Many years later, living in the U.S., Ásmundsson missed his childhood delicacy so much that he decided to backpocket his career as one of the world’s premier photographers and launch his own skyr business. Today, his product sits alongside Chobani and probiotic shakes in thousands of natural foods stores.
This is the story of how Smári Organics got into every Whole Foods in America.
The Yogurt Viking
Smári Ásmundsson spent his earliest summers delivering newspapers so that he could afford a camera. Years later, after briefly studying business, he’d embark to the United States and enroll at Santa Barbara’s prestigious Brooks Institute of Photography.
What followed was a career as a one of the world’s premier advertising photographers: jetsetting across the globe, the large, bearded man became eminent in his field, shooting for clients like Volkswagen, Rolex, and Genentech.
But when his first son was born, Ásmundsson’s thoughts were consumed by nutrition. “I became interested in improving our diet,” he said in an interview, “and I was discouraged by the conventional foods that were here in the United States.”
Fortuitously, his mother arrived, bearing a suitcase full of Icelandic goods, including several large tubs of skyr.
Skyr, realized Ásmundsson, was nutritious, wholesome, and a formidable alternative to the “sugary crap” pervading the American culinary landscape. So, like any self-sufficient Icelander, he set out to make it for his son.
To learn the ropes, he journeyed to the eastern Iceland town of Egilsstaðir and shadowed an 82-year-old dairyman. The skyr maker offered simple advice: “Get the best milk. Skim the fat. Add live cultures. Let it set. Strain the liquid. When it looks really thick, strain even more.”
In May 2011, with little real-world business experience, and nothing more than a traditional recipe for skyr, Ásmundsson decided to start a yogurt company.
Diving In
Ásmundsson’s knowledge of the natural food industry was limited, but he knew that contacting Whole Foods would be a good place to start.
With 88,000 employees, $14.2 billion in annual revenue, and 421 locations, Whole Foods represents more than 40% of all self-identified “natural food” stores in the United States. Whereas the majority of other natural food stores are relatively small (averaging around 2,000 square feet per location), the typical Whole Foods market is anywhere from 20,000 to 50,000 square feet, and houses a much wider, diverse range of products.
The chain delineates its markets into 12 different “regions” — each of which is keen on supporting local products. After doing a little research, Ásmundsson learned that the best way to approach Whole Foods was to contact the buyer closest to him: he dug up the phone number for Northern California’s dairy buyer, and gave him a ring.
Via Whole Foods
“I’m from Iceland, and I’m interested in starting a true sykr company,” he told the buyer.
“You’re not going to believe this, but I think I’m more excited about this idea than you are,” the man responded. “The sooner we can meet, the better. We’ve been looking for something like this.”
A week later, the two met. Ásmundsson had no package, no design, and no company name; all he brought with him was a cardboard box full of yogurt he’d made in his kitchen the night before. The buyer saw the product’s potential, but it needed a lot of work to be ready for the shelves: certifications, packaging, financial backing, and, most pressingly, a production facility.

OBJECTIVES:
1/ Rewrite the part of the skyr article that opens with the words containing "In May 2011, with" and closes with "range of products.", putting "skyr company" in place of "yogurt company".
2/ According to the skyr article, at which school in the United States did Ásmundsson enroll to study photography?
3/ Write the next part of the skyr article, starting after its final sentence.
The listing comes from a separate source and is unrelated to the skyr article.

DATA RECORDS:
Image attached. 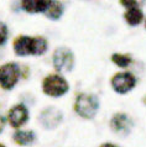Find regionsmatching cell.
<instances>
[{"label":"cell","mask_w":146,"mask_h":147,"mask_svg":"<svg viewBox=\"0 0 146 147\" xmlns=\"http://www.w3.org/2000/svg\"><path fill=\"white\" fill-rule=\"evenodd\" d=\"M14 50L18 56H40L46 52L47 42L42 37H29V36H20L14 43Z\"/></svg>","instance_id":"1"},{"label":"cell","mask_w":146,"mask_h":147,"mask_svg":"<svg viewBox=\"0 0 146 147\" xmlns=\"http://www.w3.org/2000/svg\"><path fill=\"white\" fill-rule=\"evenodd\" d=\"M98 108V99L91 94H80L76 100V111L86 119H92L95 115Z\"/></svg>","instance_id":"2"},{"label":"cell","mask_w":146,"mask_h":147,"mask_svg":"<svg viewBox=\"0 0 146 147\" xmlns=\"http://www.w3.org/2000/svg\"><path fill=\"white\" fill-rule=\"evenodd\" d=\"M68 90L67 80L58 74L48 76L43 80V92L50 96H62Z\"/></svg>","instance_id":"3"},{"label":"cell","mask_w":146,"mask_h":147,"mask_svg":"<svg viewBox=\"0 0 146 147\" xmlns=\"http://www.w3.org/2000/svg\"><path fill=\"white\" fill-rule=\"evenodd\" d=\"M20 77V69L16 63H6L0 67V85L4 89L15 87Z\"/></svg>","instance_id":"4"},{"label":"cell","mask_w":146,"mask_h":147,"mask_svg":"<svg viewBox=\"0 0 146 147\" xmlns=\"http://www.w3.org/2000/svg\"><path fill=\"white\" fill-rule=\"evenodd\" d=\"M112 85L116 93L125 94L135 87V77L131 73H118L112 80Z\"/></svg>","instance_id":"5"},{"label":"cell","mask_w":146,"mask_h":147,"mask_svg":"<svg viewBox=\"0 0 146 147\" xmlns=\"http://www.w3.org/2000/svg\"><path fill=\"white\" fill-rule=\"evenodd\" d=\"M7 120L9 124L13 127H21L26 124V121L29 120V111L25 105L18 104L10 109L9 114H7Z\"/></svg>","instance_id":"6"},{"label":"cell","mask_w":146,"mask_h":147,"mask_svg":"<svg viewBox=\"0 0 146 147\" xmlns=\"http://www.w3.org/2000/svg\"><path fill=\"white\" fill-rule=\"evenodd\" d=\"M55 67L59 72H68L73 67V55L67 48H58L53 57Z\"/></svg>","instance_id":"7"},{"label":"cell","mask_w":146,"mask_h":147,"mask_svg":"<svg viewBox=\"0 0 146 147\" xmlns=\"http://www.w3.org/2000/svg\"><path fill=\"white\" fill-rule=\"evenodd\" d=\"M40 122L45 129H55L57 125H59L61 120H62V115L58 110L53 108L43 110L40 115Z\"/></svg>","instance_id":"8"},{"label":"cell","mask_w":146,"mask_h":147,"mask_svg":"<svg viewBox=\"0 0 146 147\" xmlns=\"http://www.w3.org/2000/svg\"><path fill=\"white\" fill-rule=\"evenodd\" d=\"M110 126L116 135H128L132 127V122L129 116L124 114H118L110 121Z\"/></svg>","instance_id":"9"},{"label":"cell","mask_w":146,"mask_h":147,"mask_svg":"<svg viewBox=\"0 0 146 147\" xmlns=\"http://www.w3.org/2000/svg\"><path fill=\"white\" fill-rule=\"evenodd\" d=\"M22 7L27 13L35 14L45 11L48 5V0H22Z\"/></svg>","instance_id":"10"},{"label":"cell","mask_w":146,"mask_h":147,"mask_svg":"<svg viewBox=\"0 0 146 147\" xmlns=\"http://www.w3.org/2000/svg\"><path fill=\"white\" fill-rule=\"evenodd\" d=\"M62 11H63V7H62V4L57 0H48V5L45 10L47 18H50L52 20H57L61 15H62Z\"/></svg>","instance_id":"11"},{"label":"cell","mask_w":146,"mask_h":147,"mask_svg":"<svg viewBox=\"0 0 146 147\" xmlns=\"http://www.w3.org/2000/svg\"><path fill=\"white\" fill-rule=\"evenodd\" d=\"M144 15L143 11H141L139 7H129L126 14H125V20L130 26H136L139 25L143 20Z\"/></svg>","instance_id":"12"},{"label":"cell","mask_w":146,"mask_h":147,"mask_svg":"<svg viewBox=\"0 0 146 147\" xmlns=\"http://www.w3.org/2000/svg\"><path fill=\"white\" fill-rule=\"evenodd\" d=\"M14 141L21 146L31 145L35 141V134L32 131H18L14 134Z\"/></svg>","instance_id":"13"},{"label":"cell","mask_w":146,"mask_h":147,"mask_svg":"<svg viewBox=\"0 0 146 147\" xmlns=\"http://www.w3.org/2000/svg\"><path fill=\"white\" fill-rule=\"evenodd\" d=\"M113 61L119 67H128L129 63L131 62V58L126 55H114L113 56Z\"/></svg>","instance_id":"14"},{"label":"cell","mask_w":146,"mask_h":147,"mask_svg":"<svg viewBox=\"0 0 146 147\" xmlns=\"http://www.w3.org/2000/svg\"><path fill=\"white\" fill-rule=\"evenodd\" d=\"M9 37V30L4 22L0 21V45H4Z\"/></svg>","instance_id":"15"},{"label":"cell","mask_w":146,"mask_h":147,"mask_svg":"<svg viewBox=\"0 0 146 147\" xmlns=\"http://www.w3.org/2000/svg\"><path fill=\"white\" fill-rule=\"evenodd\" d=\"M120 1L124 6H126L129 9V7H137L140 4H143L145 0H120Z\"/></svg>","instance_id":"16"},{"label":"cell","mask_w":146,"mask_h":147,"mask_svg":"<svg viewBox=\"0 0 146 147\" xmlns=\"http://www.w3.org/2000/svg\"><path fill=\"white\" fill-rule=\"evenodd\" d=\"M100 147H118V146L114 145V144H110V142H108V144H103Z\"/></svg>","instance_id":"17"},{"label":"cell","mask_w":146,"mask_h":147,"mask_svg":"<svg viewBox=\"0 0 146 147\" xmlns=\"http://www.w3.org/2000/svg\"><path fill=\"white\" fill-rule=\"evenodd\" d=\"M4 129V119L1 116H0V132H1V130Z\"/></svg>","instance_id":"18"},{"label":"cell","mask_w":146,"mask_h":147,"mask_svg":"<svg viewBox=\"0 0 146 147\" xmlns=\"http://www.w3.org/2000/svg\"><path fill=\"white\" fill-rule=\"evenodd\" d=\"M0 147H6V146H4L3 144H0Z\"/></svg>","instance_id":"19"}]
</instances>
==
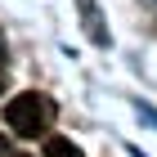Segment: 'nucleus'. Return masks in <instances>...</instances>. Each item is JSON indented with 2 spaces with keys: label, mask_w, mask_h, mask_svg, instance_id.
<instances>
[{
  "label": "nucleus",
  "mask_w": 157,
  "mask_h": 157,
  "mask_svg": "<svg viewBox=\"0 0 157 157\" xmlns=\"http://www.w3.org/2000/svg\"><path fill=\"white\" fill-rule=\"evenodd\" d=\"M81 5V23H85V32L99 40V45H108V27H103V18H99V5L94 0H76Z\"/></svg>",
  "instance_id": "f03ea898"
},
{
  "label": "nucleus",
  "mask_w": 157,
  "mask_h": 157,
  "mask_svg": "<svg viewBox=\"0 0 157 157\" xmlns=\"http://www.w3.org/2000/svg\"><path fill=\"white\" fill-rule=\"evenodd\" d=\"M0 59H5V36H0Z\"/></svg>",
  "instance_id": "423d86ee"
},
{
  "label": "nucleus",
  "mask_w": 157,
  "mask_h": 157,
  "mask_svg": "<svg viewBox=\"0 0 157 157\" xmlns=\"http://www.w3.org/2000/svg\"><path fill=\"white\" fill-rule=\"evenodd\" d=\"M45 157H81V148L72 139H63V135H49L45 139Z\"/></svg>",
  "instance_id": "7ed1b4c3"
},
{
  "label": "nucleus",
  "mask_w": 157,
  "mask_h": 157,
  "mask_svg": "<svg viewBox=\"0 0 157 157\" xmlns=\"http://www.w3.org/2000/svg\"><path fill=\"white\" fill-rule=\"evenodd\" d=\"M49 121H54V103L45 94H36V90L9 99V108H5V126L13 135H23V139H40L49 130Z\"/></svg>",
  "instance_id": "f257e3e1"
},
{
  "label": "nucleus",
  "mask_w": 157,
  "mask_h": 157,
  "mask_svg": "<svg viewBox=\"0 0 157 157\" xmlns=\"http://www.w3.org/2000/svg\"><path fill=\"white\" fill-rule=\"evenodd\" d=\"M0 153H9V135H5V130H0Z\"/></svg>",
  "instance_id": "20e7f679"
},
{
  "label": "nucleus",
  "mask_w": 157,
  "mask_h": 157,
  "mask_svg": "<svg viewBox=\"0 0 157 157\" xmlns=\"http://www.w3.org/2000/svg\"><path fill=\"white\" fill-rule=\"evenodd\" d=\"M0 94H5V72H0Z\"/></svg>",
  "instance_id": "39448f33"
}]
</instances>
--
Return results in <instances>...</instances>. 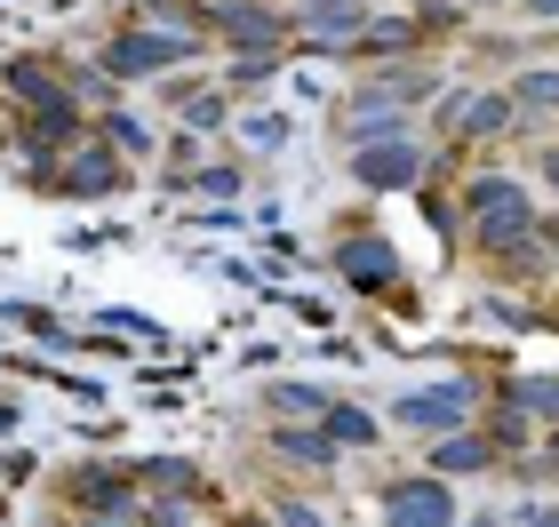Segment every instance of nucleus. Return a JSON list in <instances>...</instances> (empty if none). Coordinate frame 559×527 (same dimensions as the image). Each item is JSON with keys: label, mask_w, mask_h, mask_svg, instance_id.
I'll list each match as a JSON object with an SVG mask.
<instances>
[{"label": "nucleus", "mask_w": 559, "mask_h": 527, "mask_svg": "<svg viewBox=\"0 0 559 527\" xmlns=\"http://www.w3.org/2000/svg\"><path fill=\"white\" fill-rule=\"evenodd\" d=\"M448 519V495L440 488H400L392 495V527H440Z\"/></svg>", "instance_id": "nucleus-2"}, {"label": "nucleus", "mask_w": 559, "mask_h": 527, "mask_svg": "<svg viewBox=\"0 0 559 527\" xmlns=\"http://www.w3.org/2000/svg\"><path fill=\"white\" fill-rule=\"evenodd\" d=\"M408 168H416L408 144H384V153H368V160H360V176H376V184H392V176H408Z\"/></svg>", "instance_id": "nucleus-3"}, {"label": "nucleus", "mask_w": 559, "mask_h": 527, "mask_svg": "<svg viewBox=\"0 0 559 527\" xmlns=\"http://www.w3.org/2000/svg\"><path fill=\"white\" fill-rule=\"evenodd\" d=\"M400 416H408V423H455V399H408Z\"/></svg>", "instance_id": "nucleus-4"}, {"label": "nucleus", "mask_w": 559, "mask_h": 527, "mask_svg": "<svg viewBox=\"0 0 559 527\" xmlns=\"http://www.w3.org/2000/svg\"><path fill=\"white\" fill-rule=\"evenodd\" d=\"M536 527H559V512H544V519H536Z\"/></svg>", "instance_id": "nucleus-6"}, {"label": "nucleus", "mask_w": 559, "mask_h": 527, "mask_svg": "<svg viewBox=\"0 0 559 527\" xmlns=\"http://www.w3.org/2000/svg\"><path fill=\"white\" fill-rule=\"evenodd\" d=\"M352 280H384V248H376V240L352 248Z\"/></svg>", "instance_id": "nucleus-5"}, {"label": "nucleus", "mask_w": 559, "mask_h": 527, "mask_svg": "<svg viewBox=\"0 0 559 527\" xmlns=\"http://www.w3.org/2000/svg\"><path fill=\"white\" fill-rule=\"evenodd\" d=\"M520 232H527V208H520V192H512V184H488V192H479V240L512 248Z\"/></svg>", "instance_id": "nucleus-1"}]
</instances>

RESULTS FOR THE EXERCISE:
1/
In May 2011, with little real-world business experience, and nothing more than a traditional recipe for skyr, Ásmundsson decided to start a skyr company.
Diving In
Ásmundsson’s knowledge of the natural food industry was limited, but he knew that contacting Whole Foods would be a good place to start.
With 88,000 employees, $14.2 billion in annual revenue, and 421 locations, Whole Foods represents more than 40% of all self-identified “natural food” stores in the United States. Whereas the majority of other natural food stores are relatively small (averaging around 2,000 square feet per location), the typical Whole Foods market is anywhere from 20,000 to 50,000 square feet, and houses a much wider, diverse range of products.

2/ Santa Barbara's Brooks Institute of Photography.

3/
“When you’re ready, just give us a call,” said the buyer. “We think this will be great.”
Overwhelmed, Ásmundsson turned to his friend, Douglas Stewart, and asked him to come on board as a co-founder and partner.
A Little Help From a Friend
Twenty-five years earlier, as a student at Stanford University in the early 90s, Stewart had spent a year in the rainforests of Brazil studying Amazonian deforestation.
While there, he formulated an idea: “There were all these exotic fruits nobody in the U.S. had ever heard of,” he says, “and I thought, ‘Somebody should make them into a commodity that Americans will eat, then give back a portion of the profits to help save the trees.’”
In 1994, two years after graduating, he launched Howler Products, a line of organic sorbets and gelatos using exotic rainforest fruits from South America. Like Ásmundsson, he didn’t know much about business, distribution, or branding, and was only armed with a vague theory about a product that would make the world a better place. Also like Ásmundsson, he decided to approach Whole Foods first.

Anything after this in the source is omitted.